By Oliver Feindt, IAT, University of Bremen
Regenerative energies are increasingly being used to generate heat in district heating networks. This conversion requires an increasingly decentralized heat supply with smalle generating units and increases the complexity of the operation and the controls nets. Hereby, the optimal mode for the operation of the heat generation and distribution systems poses a great challenge.
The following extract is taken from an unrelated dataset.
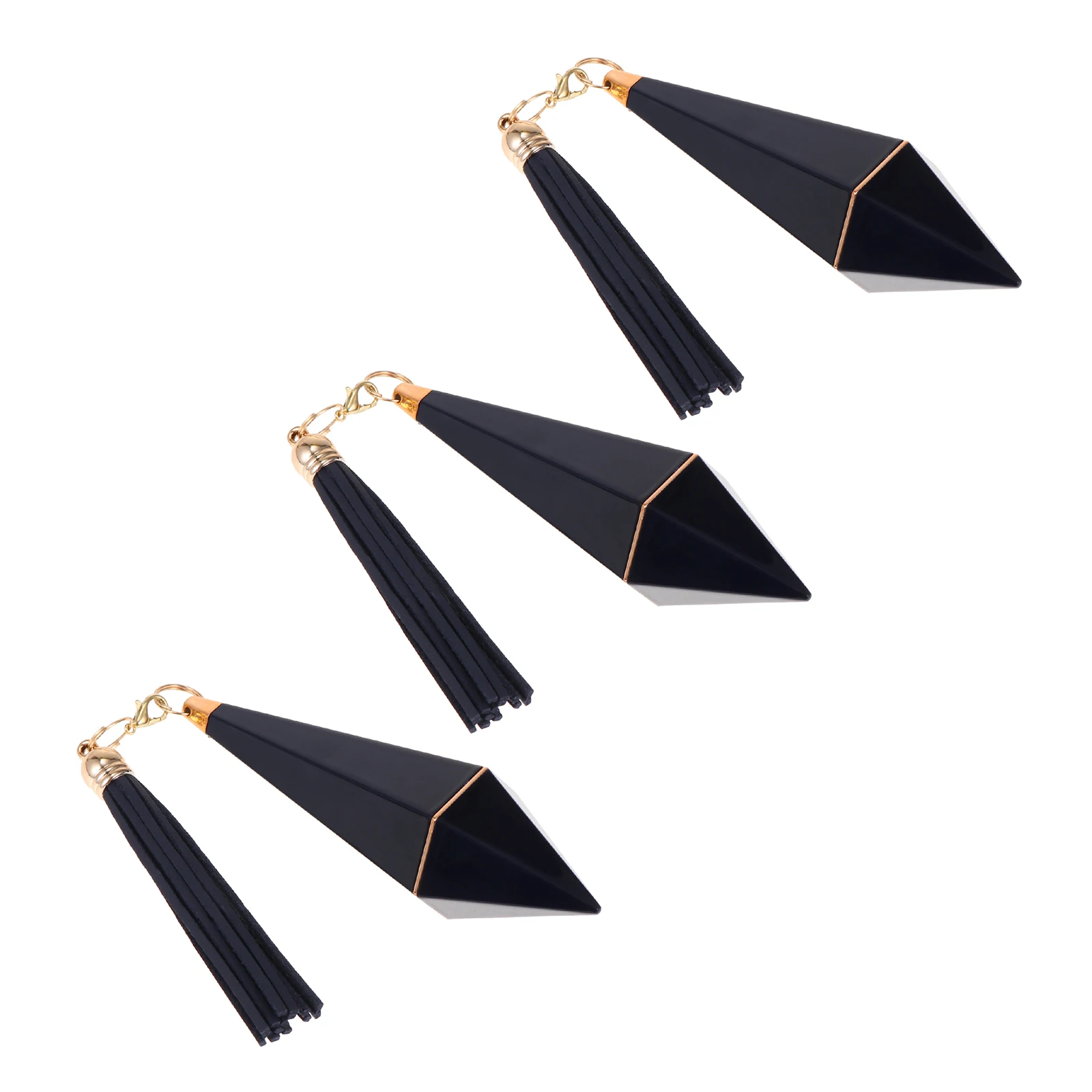 3 pezzi tubo vuoto per lucidalabbra formato da viaggio contenitore per balsamo per labbra ricaricabile a prova di perdite design con nappa per riporre oggetti fai da te piccolo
Together with the utility Munich, the University of Bremen is developing a control concept with the aim of optimal operation of the increasigliy complex district heating netwok. Currently, a common Optimization of generator performance and flow temperatures with respect to economic aspects is utilized. A heat load forecast is carried out and the optimal distribution of the heat load is proposed subsequently, whereby the district heating network itself is only considered in a simplified way. The determined setpoint suggestions are then implemented as far as possible by operating personnel. As an extension of this approach, a model predictive control (MPC) using a network simulation is applied. The regulation should verify all relevant hydraulic and thermal boundary conditions of the network. In case economically optimized setpoints cannot be implemented, the new approoach generates new setpoints as close as possible to the given economic optimum.
Both physical network models and methods such as machine learning and system identification are used for the formulation of the proposed simulation. Different methods are also compared for the realization of MPC. In this work, the results of analyzing district heating networks with various complexity are presented and open points, advantages and disadvantages of the proposed concept are discussed.